# Trivial question, what does the white paint look like?



## T-shirt (Aug 15, 2004)

For any one who owns a Look from the last couple of model years, can you tell me about the white paint finish? 

It has pretty much been ordained that I must purchase a 585 Optimum this year...the prophecies have foretold it. 
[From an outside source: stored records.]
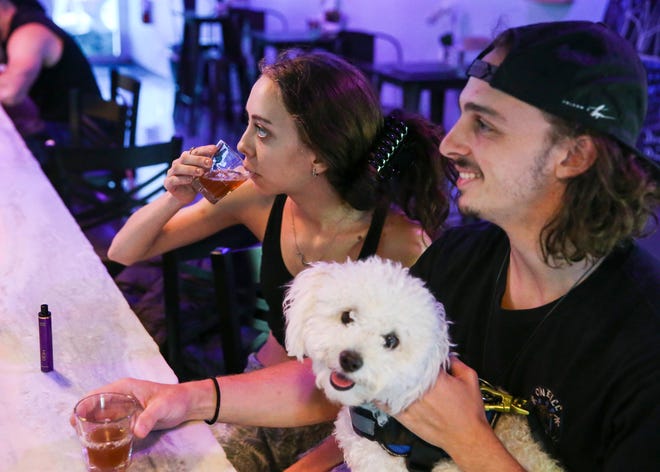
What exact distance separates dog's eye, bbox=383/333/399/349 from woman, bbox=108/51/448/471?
84cm

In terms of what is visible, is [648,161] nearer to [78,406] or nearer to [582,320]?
[582,320]

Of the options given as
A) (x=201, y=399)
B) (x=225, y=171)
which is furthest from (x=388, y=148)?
(x=201, y=399)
*I'm just curious to know if the white paint is like a pearl-sparkly, or a gloss enamel, or heck even a flat white.* I've only seen pictures and am just curious to know what the finish is like.

Thanks for the help,
Tshirt 

.....


----------



## lemonlime (Sep 24, 2003)

The white 595s I've seen were glossy. Not pearl or flat. Very nice looking, really.


----------



## T-shirt (Aug 15, 2004)

Sounds good to me.

Thanks lemonlime, I appreciate the help.


----------



## Opus51569 (Jul 21, 2009)

I have no doubt the bike itself is fantastic. But I don't know if I could buy a bike that tells people what to do... "LOOK" Not to mention the potential Abbott and Costello factor...

"So, what kind of bike did you buy?"
"Look."
"Look at what?"
"No. LOOK."
"I am looking. I'm looking right at you. What kind of bike it it?"
"LOOK!!!"
"Look where? I don't see anything!"


----------



## The Green Hour (Jul 15, 2008)

Opus51569 said:


> I have no doubt the bike itself is fantastic. But I don't know if I could buy a bike that tells people what to do... "LOOK" Not to mention the potential Abbott and Costello factor...
> 
> "So, what kind of bike did you buy?"
> "Look."
> ...



You gotta love the French...

You could doe the same spin on TIME as well.


----------



## maximum7 (Apr 24, 2008)

I think Look and Time are great names. My buddy was riding through his neighborhood and he had to stop at and intersection and there were 3 kids sitting in their yard and they just yell, "Look? What are we supposed to look at?"


----------



## ph0enix (Aug 12, 2009)

The Green Hour said:


> You gotta love the French...
> 
> You could doe the same spin on TIME as well.


Didn't work when I tried it 

"So, what kind of bike did you buy?"
"Time."
"Time at what?"
"No. Time."
"I am Timeing. I'm Timeing right at you. What kind of bike it it?"
"Time!!!"
"Time where? I don't see anything!"


----------



## Tinea Pedis (Aug 14, 2009)

I thought the same, and did initially laugh, when I first was told that Look was the name of the brand.

Imagine my mirth when there was another French brand called Time! But shattered they never made watches 


fwiw my 2009 595 white is quite vibrant.


----------



## The Green Hour (Jul 15, 2008)

ph0enix said:


> Didn't work when I tried it
> 
> "So, what kind of bike did you buy?"
> "Time."
> ...


No, I was thinking more on the lines of "What Time is it??"

Oh well, it isn't quite the same...


----------